James Lewis, a senior fellow at the Center for Strategic and International Studies, noted in the Los Angeles Times:
"What's driving this is Apple's desire to persuade the global market, and particularly the China market, that the FBI can't just stroll in and ask for data. {But} I can't imagine the Chinese would tolerate end-to-end encryption or a refusal to cooperate with their police, particularly in a terrorism case."
Law enforcement must have the tools to keep up with criminals, who increasingly use such tools as encryption, Bitcoin currency and disappearing messages. In this case, Apple, rather than worrying that the publicity connected with letting the U.S. government get into a criminal’s cellphone might hurt profits, should focus on saving lives. (Do tech execs, shielded by wealth and gated communities, not feelquite as threatened by terrorists as the poorer people (e.g., in San Bernardino) who are usually the victims?)

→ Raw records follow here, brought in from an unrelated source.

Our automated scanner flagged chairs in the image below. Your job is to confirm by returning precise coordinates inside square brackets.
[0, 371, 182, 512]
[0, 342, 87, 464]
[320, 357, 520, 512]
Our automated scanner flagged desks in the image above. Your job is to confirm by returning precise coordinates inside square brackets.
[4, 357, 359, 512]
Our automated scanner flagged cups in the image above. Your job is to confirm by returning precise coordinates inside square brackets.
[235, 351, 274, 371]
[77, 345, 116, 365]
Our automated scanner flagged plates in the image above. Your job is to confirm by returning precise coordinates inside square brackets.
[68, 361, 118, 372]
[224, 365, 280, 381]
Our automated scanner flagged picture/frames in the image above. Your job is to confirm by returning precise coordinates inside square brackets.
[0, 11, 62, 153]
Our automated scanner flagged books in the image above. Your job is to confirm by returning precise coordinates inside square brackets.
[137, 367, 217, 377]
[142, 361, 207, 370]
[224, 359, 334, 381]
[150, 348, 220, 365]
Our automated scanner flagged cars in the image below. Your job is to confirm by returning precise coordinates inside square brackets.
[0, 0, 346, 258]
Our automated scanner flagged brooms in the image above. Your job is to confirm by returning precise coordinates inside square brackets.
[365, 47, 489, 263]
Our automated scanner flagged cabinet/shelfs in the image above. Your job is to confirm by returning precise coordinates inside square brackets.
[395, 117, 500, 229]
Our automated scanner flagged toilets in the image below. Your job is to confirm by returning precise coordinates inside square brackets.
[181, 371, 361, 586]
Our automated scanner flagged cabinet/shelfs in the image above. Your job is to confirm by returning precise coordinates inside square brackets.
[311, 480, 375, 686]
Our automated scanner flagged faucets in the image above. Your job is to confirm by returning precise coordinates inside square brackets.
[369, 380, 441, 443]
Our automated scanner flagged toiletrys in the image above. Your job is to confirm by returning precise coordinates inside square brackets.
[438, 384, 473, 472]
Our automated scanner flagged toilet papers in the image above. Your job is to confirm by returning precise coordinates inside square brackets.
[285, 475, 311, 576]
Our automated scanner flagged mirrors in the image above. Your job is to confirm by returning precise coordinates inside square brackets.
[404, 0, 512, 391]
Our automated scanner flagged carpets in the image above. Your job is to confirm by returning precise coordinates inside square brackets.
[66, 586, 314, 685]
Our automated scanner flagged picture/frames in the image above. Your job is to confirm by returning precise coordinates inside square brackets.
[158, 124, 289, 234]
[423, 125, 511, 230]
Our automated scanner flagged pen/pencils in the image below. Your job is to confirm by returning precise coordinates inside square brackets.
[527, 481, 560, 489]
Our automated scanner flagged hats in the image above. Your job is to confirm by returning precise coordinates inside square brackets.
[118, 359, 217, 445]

Meanwhile, let’s worry more about how private-sector organizations such as Apple, Microsoft, Google and Yahoo, invade our privacy and follow us wherever we go. As Fortune magazine columnist Stanley Bing wrote: “It's just the beginning, guys. Every breath you take. Every move you make. Every bond you break, every step you take, Apple will be watching you.’’
Robert Whitcomb, a fellow of the Pell Center for International Relations and Public Policy, in Newport, R.I., is overseer of New England Diary and a former editor at the International Herald Tribune and The Wall Street Journal.